The five sections of the book

The Chrysalis Economy is divided into 14 chapters, in five main sections. They cover: the drivers of change (Section I: Chrysalis); the processes of change (Section II: Metamorphosis); the stages of corporate transformation (Section III: Stages); five directions economic evolution may take in the coming decades (Section IV: Migrations); and selected sources of further information (Section V: Sources).

The five sections are as follows:


Section I introduces Catch-23 and explains how companies that want to overcome it must embark on a cycle of transformation, summarized in the Learning Flywheel. We then look at two factors that will increasingly drive economic and corporate transformation in the coming decades. The first, discussed in Chapter 2, is the 3P agenda, made up of Planet (environmental change), People (human rights, broadly defined) and Politics (global and corporate governance). Then, in Chapter 3, we review the implications of the ‘New Economy’ era and its aftermath.

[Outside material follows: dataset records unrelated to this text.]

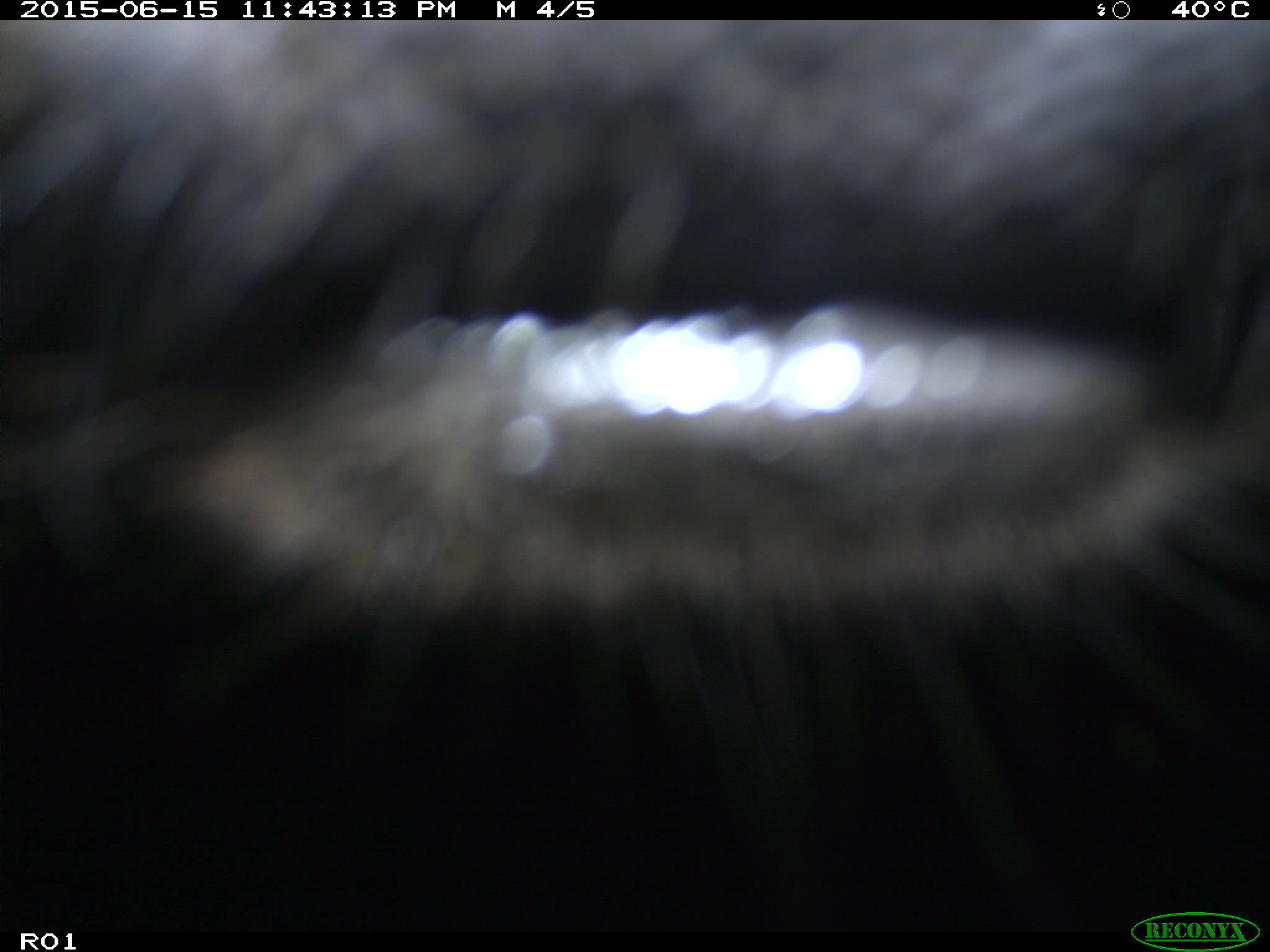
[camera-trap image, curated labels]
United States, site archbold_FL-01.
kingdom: Animalia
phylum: Chordata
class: Mammalia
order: Artiodactyla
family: Bovidae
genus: Bos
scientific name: Bos taurus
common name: domestic cow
Bos taurus (domestic cow).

Section II opens by introducing the MetaMatrix, distinguishing between companies or value-webs with either low or high impacts in relation to the degeneration or regeneration of natural and other critical forms of capital. Chapter 4 explores the two barriers embodied in the Catch-23 challenge: the Values Barrier and the Value Barrier.

Chapter 5 then dives in deeper, comparing companies and value-webs with four insect types: Locusts, Caterpillars, Butterflies and Honeybees. Corporate Locusts and Caterpillars are both on the wrong side of the Values Barrier, while Corporate Caterpillars and Butterflies are on the wrong side of the Value Barrier. Corporate Locusts may have pushed through the Value Barrier, creating value for a narrow range of people, but they destroy various forms of capital in the process. Only Corporate Honeybees emerge on the right side of both the Values and Value Barriers.

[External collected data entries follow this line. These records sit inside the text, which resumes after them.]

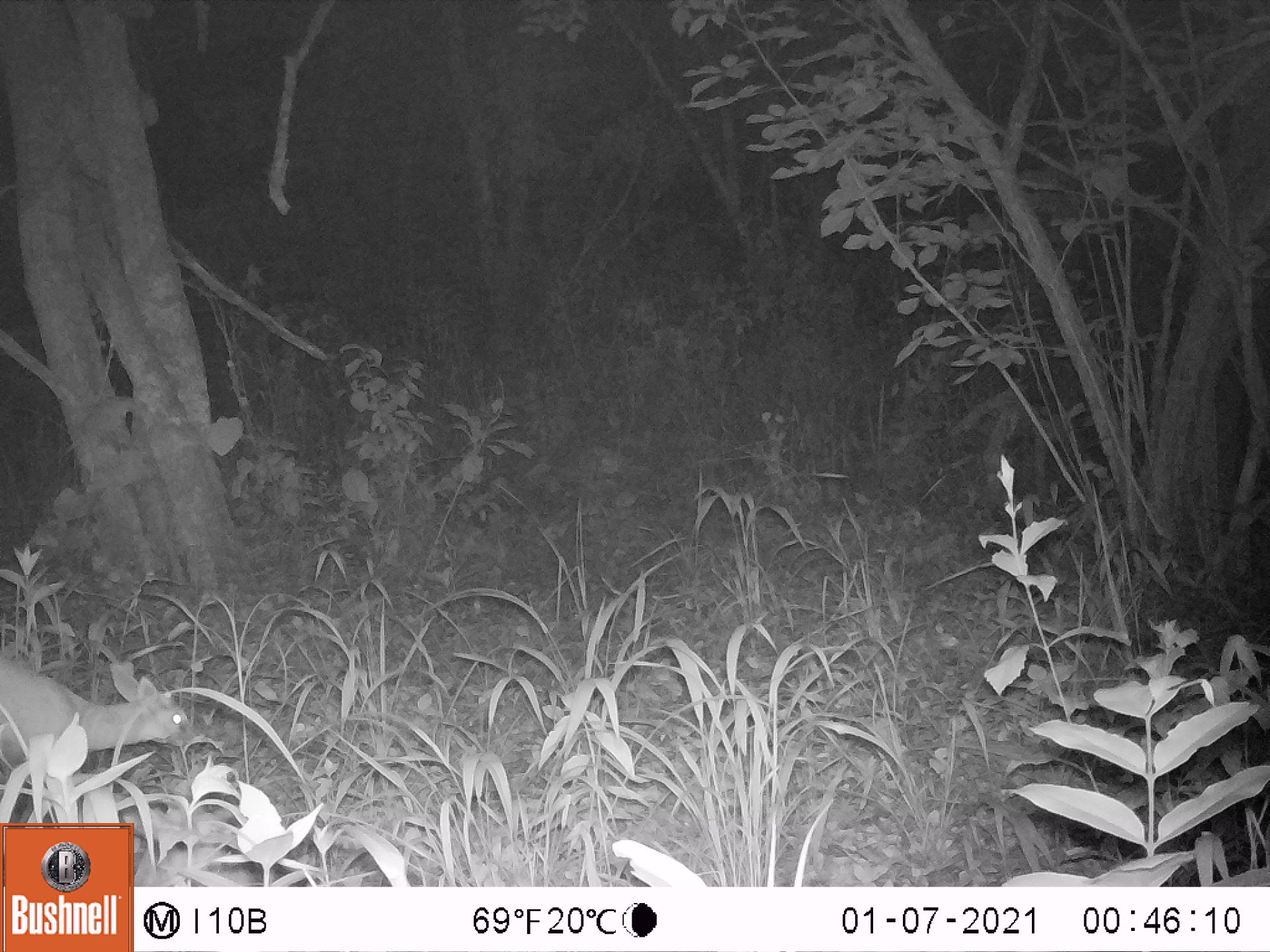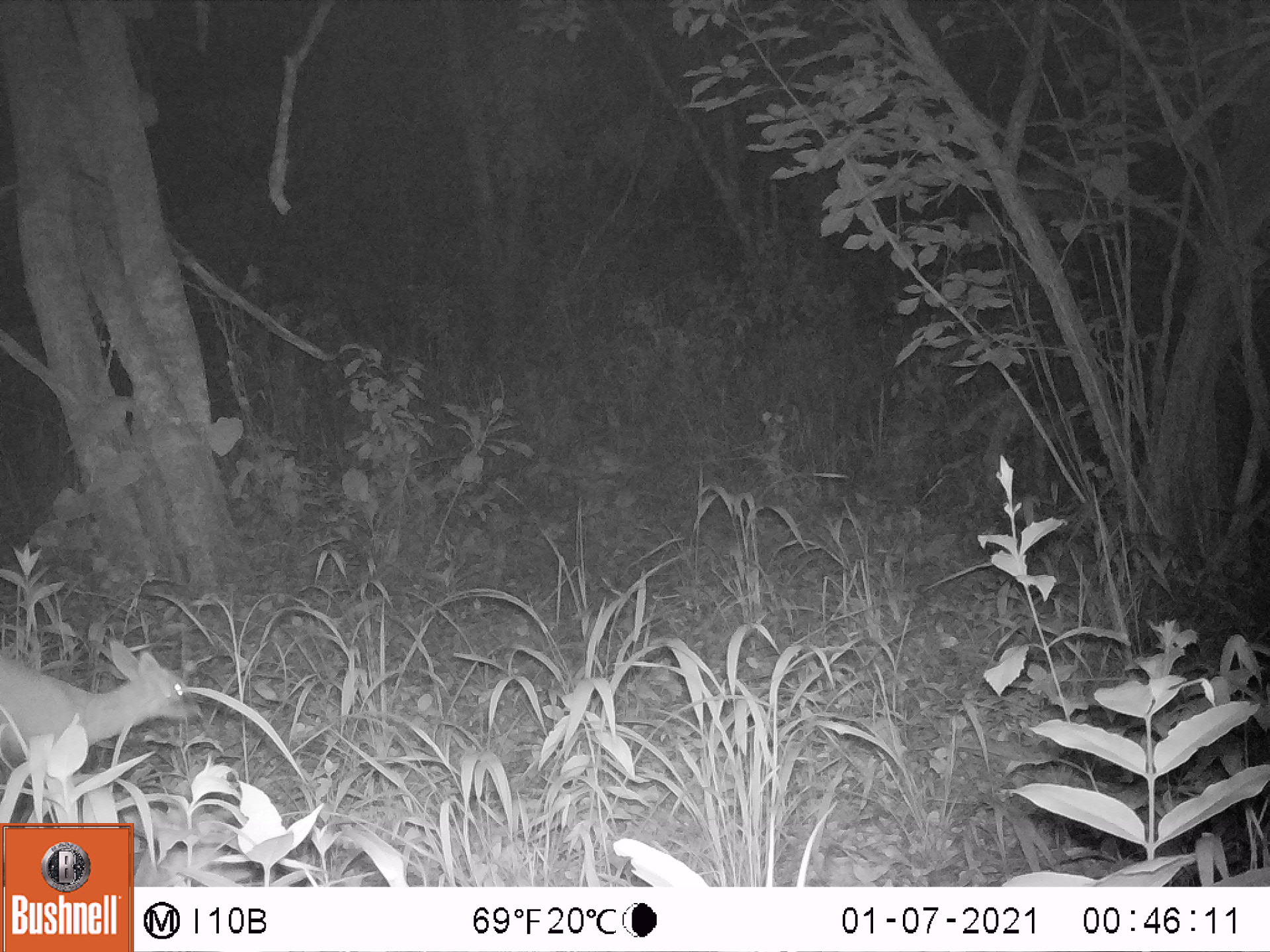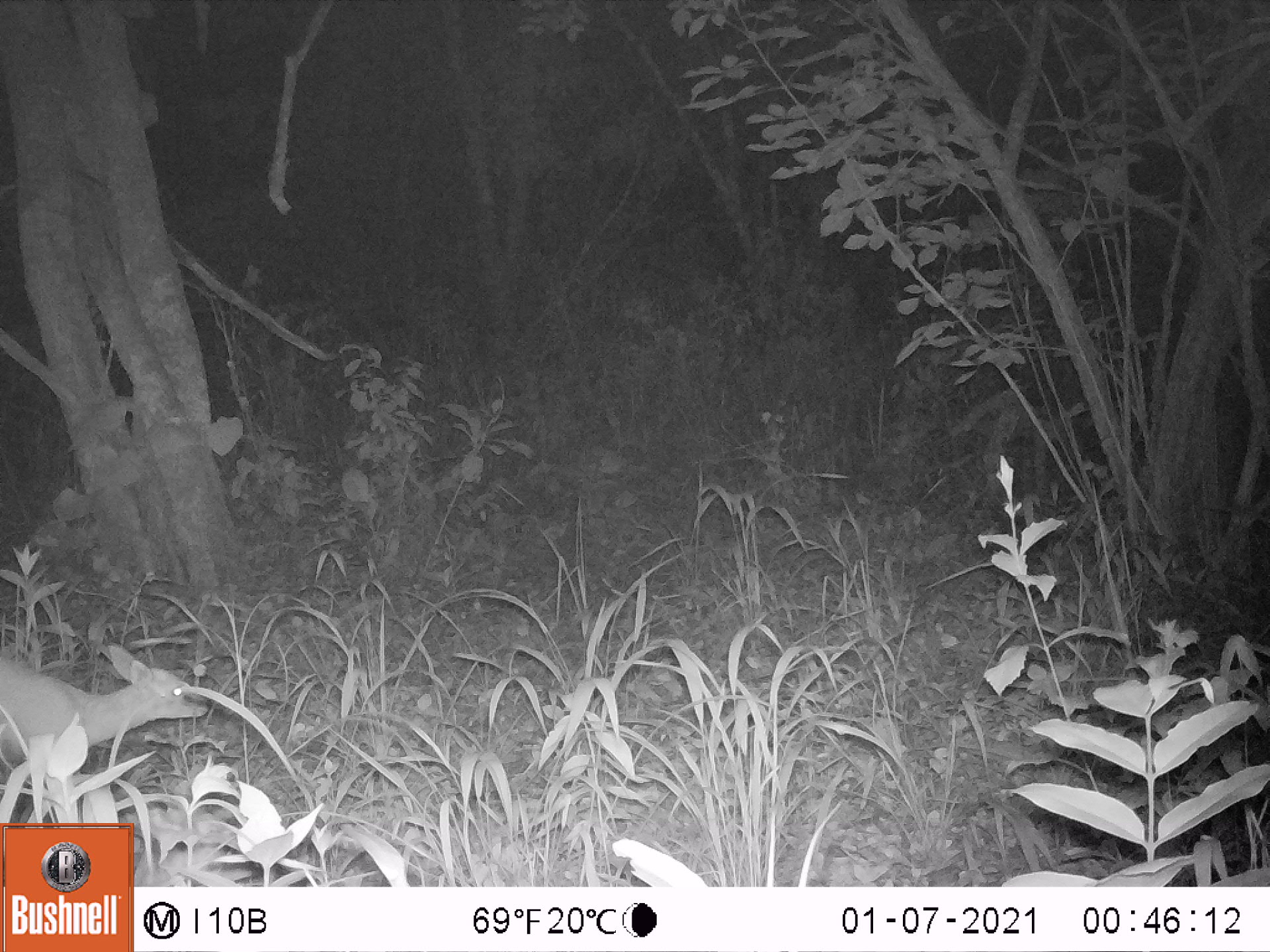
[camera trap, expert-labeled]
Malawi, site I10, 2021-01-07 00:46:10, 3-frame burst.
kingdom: Animalia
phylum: Chordata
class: Mammalia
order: Artiodactyla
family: Bovidae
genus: Sylvicapra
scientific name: Sylvicapra grimmia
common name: common duiker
Common duiker (Sylvicapra grimmia), count 1.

Chapter 6 then investigates the new breed of ‘Citizen CEOs’, running companies of all four types. They include some business leaders who are seen as runaway successes, and several who are not – but all have something to teach us.


Section III then works through the five stages of the Learning Flywheel. The five chapters here run as follows:

  • Chapter 7 focuses on invasion, the natural process by which an innovation – be it a new technology or a new business model – invades an opportunity space, creating economic, social or environmental impacts in the process.

  • Chapter 8 looks at the process of internalization, by which a company or value-web absorbs some of the costs previously externalized to society or the environment.

  • Chapter 9 focuses on inclusion, the process by which a range of internal and external stakeholders are progressively engaged, their priorities established and their legitimate needs met.

  • Chapter 10 explores the emerging challenge of integration, recalling how companies have handled previous agendas, among them environment, health and safety (EHS), total quality management (TQM), information technology (IT), shareholder value added (SVA) and corporate social responsibility (CSR).

  • Finally, Chapter 11 looks at the prospects for incubation, considering how more sustainable technologies, industries and even entire economies might be incubated in today’s highly unsustainable world.


Like the monarch butterflies of the Americas, the global economy is going to have to make an extraordinary migration. The Chrysalis Economy is simply the first step in the process.

Section IV, particularly Chapter 12, spotlights ways in which Citizen CEOs and other business leaders currently use scenarios to help them think through the sustainability agenda and its implications. Chapter 13 looks at the perspectives and priorities of some of those who guide companies through the CSR and SD mazes. And Chapter 14, the Afterword, then raises a difficult question: What happens if the world doesn’t wake up, and the markets for more sustainable technologies, products and services don’t evolve in time?


The Chrysalis Economy trawls through a huge amount of information and experience, but literally only skims the surface. So Section V lists references for the rest of the book, and suggests a small number of useful web-sites.